CCP 100 Years of Suppression

2021 marks the centenary of the Chinese Communist Party (CCP), the sole ruling party of China. In the past several decades, the Chinese government has perpetrated some of the worst human rights abuses the world has ever witnessed. The CCP’s worsening crackdown on fundamental freedoms and growing authoritarian influence worldwide are of major concern to foreign leaders, concerned global citizens, and international human rights advocates. In order to gain a comprehensive understanding of the CCP’s ambitions, it is important to analyze both the historical and current injustices perpetrated by the Chinese government, particularly in Tibet, the Uyghur Region (commonly referred to as Xinjiang), and Hong Kong — three regions where the CCP’s state-sanctioned policies appear to be the most widespread and concerning.

The following are the main takeaways that are presented in this report:

1. The CCP aspires to create a society perfectly molded to the ideological tenets of Xi Jinping or what the CCP refers to as the “Chinese Dream” and “national rejuvenation” — a society that is sinocentric, socialist, and homogenous. Religious and cultural plurality are seen as hindrances to the CCP’s policy of assimilation.

2. Space for genuine political participation is nonexistent, despite promises of political autonomy.
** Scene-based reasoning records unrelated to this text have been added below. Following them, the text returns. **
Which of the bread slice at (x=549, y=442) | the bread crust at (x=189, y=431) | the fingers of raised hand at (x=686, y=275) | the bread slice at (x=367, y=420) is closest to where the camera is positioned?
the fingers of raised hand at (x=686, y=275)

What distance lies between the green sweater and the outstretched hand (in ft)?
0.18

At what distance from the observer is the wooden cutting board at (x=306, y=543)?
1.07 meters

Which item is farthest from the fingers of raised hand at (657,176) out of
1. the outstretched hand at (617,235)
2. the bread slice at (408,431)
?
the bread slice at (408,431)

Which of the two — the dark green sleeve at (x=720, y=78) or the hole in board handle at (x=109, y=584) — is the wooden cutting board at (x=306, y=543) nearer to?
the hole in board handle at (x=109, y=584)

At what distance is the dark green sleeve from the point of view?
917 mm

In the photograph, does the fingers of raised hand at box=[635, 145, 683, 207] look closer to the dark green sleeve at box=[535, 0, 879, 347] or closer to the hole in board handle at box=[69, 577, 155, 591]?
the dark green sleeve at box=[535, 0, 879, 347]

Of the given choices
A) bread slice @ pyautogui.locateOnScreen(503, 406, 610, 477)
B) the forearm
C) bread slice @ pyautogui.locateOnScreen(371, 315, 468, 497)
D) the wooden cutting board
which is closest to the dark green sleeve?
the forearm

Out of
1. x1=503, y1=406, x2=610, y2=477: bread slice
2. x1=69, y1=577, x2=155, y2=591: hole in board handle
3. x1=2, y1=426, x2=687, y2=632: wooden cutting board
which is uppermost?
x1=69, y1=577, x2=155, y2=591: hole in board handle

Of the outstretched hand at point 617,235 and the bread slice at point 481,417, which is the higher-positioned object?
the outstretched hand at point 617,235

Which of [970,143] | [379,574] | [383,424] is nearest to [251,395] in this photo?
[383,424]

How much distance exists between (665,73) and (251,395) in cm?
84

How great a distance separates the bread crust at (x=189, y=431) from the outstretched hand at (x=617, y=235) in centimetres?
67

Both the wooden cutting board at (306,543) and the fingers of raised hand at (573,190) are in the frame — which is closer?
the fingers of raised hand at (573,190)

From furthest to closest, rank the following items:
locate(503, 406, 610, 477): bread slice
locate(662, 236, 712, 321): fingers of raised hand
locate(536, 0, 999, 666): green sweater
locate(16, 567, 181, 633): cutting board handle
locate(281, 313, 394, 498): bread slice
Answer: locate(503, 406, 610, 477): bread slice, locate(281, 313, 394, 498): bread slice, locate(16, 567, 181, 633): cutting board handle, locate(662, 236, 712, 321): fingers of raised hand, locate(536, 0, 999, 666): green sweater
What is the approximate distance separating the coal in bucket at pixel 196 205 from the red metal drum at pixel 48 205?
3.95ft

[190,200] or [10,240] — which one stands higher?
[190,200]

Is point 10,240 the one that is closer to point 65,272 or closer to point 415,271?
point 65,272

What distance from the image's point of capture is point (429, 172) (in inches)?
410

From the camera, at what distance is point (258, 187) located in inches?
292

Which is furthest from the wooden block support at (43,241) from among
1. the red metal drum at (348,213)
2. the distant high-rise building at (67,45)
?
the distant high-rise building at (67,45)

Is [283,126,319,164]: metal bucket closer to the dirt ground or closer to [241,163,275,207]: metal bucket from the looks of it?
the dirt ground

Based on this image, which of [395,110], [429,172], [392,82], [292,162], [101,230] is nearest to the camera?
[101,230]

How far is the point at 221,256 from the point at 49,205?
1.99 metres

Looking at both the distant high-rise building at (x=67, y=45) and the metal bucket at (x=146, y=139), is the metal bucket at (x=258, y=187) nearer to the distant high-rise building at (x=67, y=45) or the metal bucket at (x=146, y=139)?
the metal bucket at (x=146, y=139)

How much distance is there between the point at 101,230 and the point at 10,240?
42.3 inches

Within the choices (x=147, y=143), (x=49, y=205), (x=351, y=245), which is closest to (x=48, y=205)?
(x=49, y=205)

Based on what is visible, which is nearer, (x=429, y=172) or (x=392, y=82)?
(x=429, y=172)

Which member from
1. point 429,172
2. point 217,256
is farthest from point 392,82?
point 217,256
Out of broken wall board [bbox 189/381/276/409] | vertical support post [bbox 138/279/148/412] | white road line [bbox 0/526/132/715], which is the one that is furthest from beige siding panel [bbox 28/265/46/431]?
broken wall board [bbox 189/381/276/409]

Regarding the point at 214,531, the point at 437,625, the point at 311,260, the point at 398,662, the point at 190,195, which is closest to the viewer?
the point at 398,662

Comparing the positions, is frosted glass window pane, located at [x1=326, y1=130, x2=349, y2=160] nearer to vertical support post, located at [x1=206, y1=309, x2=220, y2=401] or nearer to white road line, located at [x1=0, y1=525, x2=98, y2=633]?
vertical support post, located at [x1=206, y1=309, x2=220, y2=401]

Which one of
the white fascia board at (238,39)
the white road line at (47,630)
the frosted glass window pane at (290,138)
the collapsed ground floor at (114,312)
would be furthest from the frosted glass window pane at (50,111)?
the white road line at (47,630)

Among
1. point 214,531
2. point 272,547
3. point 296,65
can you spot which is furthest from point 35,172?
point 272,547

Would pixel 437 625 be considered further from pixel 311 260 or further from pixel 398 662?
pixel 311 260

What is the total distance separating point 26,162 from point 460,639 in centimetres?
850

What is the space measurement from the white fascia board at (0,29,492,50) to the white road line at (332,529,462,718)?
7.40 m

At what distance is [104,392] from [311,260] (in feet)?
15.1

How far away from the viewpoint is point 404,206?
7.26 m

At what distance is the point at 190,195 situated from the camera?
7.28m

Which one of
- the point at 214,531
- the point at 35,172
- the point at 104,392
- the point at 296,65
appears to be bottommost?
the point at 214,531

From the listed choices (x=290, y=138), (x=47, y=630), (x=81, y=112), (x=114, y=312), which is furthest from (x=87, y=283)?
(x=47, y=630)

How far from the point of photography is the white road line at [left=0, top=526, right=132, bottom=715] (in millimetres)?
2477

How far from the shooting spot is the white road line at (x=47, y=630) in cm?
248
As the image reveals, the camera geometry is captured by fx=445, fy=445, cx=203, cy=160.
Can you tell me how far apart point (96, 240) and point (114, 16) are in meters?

The Chinese government’s rhetoric, which claims to safeguard “national security” and eradicate “terrorism, separatism, and extremism,” is used as a pretext to hamper political involvement.

3. There is widespread use of brute force and mass crackdowns in all three regions. The latest crackdowns in Hong Kong mirror the large-scale violence that is pervasive in Tibet and the Uyghur Region.

4. The Chinese government’s policies are designed to assimilate people in each focus region to become “true patriots,” individuals who are fiercely loyal to the party. These policies are accomplished
through initiatives that target younger generations and aim to destroy cultural identity

5. The incessant policing of religious practices has suffocated religious freedom in Tibet and the Uyghur Region. The CCP uses repressive tactics to break down the links between Tibetan Buddhism and Tibetan heritage, and Islam and Uyghur identity. Religious repression is not as strong in Hong Kong at this time.

6. The Chinese government uses an unprecedented amount of surveillance both online and offline to invade people’s privacy. By tracking people’s speech, movement, and conduct, the government hopes to police people’s behaviors and thoughts, and punish those who disagree with the regime.

7. The Chinese government severely limits freedom of movement among locals and foreigners. By preventing people from entering or leaving the three regions, the government ensures that their residents cannot access outside information and, by extension, democratic values.

8. The Uyghur genocide must serve as a warning to the international community. The genocide is a clear indicator that the Chinese government will not stop until they have assimilated the Uyghur people so that they align with the CCP’s goals and ideology

9. The Chinese government’s tactics of repression are similar within all three regions, but vary in scope. It is important to note that specific tactics are shaped by each region’s own unique histories, heritage, and culture.

10. Suppression tactics are often refined and recycled. This is most evident when considering the experiences of the Tibetan and Uyghur people, particularly with regards to their religious oppression and surveillance. It is expected that the tactics used in Tibet and the Uyghur Region will be recalibrated and used in Hong Kong in the future.